A importância de uma literatura infanto-juvenil com autoria e personagens negros e negras

por Regina Maria da Silva

27/02/2023

A Educação tem como um de seus grandes desafios assumir o seu papel no enfrentamento ao racismo estrutural e estruturante da sociedade brasileira. Este manifesta-se tanto na esfera individual como na institucional. Assim, como resultado de um processo histórico de longo prazo, influencia nas relações de poder e na oferta de oportunidades, na representação política, no acesso aos direitos básicos em Educação, saúde, segurança, moradia, terra, emprego e renda, dentre outros fatores.

 

O racismo também determina quais culturas serão dominantes, hegemônicas, as que serão vistas como dominadas e inferiorizadas, quais versões e quais histórias serão contadas como verdade e retratadas nos livros didáticos, reproduzidas por gerações. Assim como os povos de culturas e histórias inferiorizadas não crescerão tendo oportunidades de enxergar e conhecer outras narrativas sobre si e seus antepassados. Passarão por um processo em que a sua estigmatização e subordinação serão naturalizadas. Desse fato, decorre a importância do fortalecimento de iniciativas que dêem visibilidade às narrativas que passaram por um processo de apagamento e deturpação, principalmente permitindo que estes povos sejam os sujeitos, ou seja, possam ser os autores e protagonistas.

 

A criança é um sujeito social que constrói e produz cultura e um dos espaços privilegiados para esta ação é a escola. A escola é um espaço fundamental para o desenvolvimento infantil por vários motivos, e um deles é o de ser o espaço da pluralidade, da diversidade. Muitas vezes, a escola é o primeiro local em que a criança passa a conviver com seus pares, mas também onde começa a interagir com pessoas diferentes de seu núcleo familiar. Diferentes em relação à cultura, religião, valores, cor/raça, hábitos etc. E essa diversidade proporciona uma riqueza de vivências e experiências que dificilmente aconteceria de outra maneira.

Dados fornecidos:
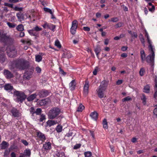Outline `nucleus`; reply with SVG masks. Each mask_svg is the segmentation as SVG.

Tarefas:
a. Segundo o texto sobre literatura infanto-juvenil, em que aspectos as pessoas com quem a criança convive na escola podem ser diferentes de seu núcleo familiar? Enumere todos.
b. Escreva a continuação do texto sobre literatura infanto-juvenil a partir do ponto em que ele termina.
A listagem não é necessária para realizar as tarefas.

Respostas por tarefa:
a. Cultura, religião, valores, cor/raça e hábitos.

b.
 

Entretanto, a escola que sempre conhecemos vem passando por mudanças significativas nos últimos anos e contemplando cada vez mais questões pertinentes às dinâmicas sociais. Uma destas questões, demanda antiga e histórica dos movimentos negros, é a necessidade de implementação de uma educação antirracista e de uma reeducação das relações étnico-raciais, alavancadas pelas alterações na Lei de Diretrizes e Bases da Educação Nacional (LDB, 1996) com as leis 10.639/2003 (que acaba de completar 20 anos) e 11.645/2008, trazendo respectivamente a obrigatoriedade do ensino de História e Cultura Afro-Brasileira e Africana e História e Cultura Indígena.

 

Uma estratégia fundamental nesta perspectiva é de inserir, cada vez mais, uma literatura infanto-juvenil com autoria e personagens negras no cotidiano das escolas de Educação Básica. É importante para o desenvolvimento infantil ter um repertório imagético positivo para consolidar uma autoimagem positiva de si. E esta não era uma realidade possível para crianças não-brancas. Mesmo na atualidade, nas salas de aula ou em casa, as crianças não costumam ser expostas a referências de princesas, príncipes, reis, rainhas, heróis, heroínas ou personagens negras com protagonismo com o qual possam se identificar ou ver de forma positiva. O que também é primordial para crianças não-negras. Em geral, a criança tem contato com personagens negros inferiorizados, representados como escravizados, empregados, vilões/bandidos das histórias ou ainda com estereotipias, como em lendas folclóricas. (SILVA, 2020).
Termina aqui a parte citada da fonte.